Some days ago I installed a new Kubernetes Cluster based on Rancher Kubernetes Engine. After some tests, I realized that my pods were not rescheduled after a node failed. At least not as fast as they should.

In this post, I would like to share some outcomes as well as insights. Thanks to Sebastiaan van Steenis from Rancher who helped me to debug this issue.

Kubernetes logo

As I knew it

Let’s assume we are running a Kubernetes Cluster based on Kubernetes 1.12 (or lower) provisioned by RKE with no additional configurations. In this case, a pod rescheduling after a Node failure can take up to 5+ minutes (details are described here).

Because 5+ minutes might be too long in some environments there is an easy solution to overwrite the default with lower settings. You need to update your cluster.yml with the following parameters (more details here):

services:
kube-controller:
extra_args:
node-monitor-period: Xs
node-monitor-grace-period: Xs
pod-eviction-timeout: Xs
kubelet:
node-status-update-frequency: Xs

Afterward, you will need to run a “rke up” to update your cluster configuration. After this, your pods will be rescheduled based on your new values.

As it was in this case

This time, I took exactly the same steps as mentioned above, but my pods behaved as if I hadn’t adjusted the values. I redeployed the cluster several times and changed different settings. After some time I realized that I installed the latest available versions which in my case was Kubernetes 1.13.4. After some chats with Sebastiaan, we finally found the root cause as well as the solution.

Kubernetes 1.13 introduced “Taint based Evictions” as a new beta feature which is enabled by default. Based on this taints are automatically added by the NodeController in case of any node failures. The old behavior based on the nodes ready state is not active anymore (more details are available here).

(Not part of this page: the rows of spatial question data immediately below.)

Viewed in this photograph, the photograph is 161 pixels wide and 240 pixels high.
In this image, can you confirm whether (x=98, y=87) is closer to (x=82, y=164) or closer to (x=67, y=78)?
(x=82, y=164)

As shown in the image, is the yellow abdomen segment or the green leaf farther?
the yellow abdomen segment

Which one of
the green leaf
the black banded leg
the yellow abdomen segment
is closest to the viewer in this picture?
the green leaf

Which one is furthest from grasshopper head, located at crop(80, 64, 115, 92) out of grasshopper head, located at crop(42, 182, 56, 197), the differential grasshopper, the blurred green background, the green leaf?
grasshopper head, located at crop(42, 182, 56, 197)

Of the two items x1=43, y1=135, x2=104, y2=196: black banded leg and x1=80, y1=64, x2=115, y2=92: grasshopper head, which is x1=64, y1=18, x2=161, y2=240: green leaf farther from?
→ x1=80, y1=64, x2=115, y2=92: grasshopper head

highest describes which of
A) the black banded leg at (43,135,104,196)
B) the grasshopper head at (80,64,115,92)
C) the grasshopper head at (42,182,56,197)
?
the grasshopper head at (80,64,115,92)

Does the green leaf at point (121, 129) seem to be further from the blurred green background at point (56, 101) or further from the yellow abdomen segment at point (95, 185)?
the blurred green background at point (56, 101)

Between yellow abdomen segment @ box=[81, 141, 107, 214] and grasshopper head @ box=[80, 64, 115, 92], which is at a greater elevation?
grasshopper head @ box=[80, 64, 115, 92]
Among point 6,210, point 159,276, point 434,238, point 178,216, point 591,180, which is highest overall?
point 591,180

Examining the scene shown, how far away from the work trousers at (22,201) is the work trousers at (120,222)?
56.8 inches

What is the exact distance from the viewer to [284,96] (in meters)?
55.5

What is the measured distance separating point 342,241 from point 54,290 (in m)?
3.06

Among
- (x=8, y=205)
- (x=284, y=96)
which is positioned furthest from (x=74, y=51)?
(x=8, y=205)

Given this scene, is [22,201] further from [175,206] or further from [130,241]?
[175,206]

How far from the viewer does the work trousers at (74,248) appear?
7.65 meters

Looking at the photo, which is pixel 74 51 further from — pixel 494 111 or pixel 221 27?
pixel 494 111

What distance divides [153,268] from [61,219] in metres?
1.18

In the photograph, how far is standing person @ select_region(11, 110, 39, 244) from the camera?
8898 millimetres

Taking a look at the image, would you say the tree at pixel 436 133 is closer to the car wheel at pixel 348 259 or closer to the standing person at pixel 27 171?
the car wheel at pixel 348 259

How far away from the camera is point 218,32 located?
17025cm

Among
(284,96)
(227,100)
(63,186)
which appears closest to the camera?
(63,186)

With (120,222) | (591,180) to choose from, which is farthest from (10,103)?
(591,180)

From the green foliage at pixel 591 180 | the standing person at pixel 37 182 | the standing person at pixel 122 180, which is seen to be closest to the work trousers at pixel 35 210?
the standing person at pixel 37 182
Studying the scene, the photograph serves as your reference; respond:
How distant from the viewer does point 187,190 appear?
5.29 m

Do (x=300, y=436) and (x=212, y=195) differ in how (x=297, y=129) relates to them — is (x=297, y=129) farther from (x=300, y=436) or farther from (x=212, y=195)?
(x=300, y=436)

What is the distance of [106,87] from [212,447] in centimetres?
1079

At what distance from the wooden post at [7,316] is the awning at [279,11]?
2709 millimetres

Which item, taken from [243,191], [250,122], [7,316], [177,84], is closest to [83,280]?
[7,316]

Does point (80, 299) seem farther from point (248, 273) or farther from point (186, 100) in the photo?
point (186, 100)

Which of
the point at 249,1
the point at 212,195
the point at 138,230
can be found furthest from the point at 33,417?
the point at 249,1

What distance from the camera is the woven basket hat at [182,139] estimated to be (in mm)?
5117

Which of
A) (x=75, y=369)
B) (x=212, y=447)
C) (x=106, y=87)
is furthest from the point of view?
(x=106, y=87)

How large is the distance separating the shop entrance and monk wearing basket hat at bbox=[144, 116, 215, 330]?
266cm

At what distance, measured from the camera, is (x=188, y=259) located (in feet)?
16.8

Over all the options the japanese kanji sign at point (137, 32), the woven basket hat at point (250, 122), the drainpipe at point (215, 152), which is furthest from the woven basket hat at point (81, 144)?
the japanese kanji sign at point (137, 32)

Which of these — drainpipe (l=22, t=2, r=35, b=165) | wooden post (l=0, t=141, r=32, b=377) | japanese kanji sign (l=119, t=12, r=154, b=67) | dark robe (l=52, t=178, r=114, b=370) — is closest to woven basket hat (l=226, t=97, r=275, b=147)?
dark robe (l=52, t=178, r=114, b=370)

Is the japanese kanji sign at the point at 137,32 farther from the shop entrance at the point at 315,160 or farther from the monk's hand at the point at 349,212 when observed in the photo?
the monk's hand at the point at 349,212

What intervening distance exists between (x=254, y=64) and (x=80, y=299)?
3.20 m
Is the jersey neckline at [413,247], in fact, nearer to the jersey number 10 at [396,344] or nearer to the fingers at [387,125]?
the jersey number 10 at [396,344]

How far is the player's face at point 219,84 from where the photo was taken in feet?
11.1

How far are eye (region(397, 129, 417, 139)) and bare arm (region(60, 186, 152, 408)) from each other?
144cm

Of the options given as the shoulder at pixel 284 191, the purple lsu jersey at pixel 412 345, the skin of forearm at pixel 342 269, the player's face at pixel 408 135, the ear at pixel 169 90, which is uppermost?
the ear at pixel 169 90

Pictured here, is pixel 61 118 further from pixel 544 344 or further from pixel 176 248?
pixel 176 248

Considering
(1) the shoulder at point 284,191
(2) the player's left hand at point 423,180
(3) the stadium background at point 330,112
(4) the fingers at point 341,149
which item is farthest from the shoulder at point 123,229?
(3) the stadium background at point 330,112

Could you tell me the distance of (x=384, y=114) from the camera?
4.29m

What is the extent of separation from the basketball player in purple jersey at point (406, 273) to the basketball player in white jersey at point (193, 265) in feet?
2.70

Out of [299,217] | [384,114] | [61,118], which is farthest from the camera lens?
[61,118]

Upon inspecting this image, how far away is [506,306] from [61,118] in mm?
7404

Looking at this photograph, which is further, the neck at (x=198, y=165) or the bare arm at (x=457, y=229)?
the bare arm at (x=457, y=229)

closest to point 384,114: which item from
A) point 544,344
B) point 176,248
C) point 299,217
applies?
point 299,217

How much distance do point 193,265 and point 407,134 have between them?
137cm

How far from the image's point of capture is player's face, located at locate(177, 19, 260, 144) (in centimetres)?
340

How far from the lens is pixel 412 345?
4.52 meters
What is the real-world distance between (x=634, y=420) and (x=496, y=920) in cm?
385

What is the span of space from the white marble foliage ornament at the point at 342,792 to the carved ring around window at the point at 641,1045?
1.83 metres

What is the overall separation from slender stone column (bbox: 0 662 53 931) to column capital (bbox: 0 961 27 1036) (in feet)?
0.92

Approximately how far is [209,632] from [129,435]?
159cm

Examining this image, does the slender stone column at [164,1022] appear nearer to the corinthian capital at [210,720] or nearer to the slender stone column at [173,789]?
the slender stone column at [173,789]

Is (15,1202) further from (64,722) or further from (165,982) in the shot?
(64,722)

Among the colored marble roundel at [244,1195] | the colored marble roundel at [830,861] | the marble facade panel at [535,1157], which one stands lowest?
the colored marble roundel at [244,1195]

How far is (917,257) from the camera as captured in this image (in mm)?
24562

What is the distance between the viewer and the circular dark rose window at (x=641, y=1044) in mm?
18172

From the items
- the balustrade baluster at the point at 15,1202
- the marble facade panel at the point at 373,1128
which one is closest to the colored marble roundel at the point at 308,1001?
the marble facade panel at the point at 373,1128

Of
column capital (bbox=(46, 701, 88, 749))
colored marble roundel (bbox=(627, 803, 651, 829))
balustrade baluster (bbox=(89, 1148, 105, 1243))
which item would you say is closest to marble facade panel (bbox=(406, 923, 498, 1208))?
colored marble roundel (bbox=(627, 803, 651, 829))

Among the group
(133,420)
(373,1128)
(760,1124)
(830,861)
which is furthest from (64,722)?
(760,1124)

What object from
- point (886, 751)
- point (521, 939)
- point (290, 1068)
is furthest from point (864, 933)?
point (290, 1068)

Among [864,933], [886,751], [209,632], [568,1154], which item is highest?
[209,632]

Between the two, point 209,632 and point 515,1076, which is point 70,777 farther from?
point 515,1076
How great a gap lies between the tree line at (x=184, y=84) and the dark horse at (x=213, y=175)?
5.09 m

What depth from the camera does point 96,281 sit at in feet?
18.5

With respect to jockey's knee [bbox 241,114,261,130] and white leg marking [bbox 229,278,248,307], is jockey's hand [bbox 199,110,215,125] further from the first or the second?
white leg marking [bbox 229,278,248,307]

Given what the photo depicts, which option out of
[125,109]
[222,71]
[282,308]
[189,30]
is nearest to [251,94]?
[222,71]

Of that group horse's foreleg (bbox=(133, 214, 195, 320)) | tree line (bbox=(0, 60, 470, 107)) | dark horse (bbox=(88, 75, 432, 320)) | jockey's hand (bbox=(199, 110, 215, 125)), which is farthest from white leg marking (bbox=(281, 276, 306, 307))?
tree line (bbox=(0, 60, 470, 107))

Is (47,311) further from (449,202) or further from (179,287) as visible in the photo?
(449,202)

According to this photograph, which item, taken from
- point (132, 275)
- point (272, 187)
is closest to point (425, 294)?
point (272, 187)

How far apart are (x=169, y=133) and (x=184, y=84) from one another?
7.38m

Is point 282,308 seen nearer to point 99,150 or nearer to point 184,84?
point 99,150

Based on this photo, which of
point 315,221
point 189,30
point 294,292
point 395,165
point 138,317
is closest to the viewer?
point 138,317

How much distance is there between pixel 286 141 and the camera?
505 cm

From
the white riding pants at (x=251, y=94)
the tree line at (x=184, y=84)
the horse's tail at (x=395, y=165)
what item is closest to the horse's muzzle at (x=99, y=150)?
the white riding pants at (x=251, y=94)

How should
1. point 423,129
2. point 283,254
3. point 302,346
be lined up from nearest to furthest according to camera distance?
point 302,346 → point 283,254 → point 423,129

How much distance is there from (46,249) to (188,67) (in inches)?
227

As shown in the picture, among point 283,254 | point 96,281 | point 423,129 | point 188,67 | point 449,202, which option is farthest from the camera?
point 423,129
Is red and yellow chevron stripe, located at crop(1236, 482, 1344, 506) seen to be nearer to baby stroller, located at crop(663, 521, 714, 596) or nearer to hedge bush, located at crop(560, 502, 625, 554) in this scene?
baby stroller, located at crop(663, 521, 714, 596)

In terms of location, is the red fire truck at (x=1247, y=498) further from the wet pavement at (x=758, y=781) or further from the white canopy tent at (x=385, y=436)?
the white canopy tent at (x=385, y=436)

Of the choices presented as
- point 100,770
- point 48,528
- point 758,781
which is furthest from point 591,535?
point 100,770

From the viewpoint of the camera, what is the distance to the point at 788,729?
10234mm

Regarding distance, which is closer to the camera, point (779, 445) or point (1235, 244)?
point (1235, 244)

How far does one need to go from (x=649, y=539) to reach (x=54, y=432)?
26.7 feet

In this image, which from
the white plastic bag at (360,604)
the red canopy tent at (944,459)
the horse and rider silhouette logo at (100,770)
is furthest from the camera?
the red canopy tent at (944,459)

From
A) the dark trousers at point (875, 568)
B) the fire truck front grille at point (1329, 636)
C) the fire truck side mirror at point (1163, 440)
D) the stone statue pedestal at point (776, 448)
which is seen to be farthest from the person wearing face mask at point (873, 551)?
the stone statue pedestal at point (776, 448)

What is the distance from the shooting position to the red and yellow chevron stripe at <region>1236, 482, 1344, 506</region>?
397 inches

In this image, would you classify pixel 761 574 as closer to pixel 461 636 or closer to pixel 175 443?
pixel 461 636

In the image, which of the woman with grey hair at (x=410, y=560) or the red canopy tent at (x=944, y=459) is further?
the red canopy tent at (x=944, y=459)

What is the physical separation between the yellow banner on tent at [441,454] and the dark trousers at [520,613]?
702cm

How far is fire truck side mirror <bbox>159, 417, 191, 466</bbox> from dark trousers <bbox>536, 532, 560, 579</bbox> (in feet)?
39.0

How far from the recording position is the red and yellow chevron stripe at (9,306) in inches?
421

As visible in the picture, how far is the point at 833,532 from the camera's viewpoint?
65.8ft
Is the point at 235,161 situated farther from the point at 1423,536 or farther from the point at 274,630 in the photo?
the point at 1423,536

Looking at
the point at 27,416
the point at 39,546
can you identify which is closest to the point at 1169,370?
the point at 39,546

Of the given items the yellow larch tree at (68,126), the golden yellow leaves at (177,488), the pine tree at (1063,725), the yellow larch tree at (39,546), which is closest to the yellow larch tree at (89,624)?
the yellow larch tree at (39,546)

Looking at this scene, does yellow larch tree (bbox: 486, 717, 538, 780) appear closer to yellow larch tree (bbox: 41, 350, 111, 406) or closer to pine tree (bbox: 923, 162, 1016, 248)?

Because of the new feature, the “pod-eviction-timeout” parameter isn’t used anymore and needs to be replaced with two new parameters:

services:
kube-controller:
extra_args:
node-monitor-period: Xs
node-monitor-grace-period: Xs
kubelet:
node-status-update-frequency: Xs
kube-api:
extra_args:
default-not-ready-toleration-seconds: X
default-unreachable-toleration-seconds: X

With those two default toleration parameters, Kubernetes will automatically add a toleration configuration to every pod. Therefore it is very important to redeploy all pods to ensure the toleration is added to all of your pods:

tolerations:
- effect: NoExecute
key: node.kubernetes.io/not-ready
operator: Exists
tolerationSeconds: 30
- effect: NoExecute
key: node.kubernetes.io/unreachable
operator: Exists
tolerationSeconds: 30

Thanks again to Sebastiaan for helping with this issue.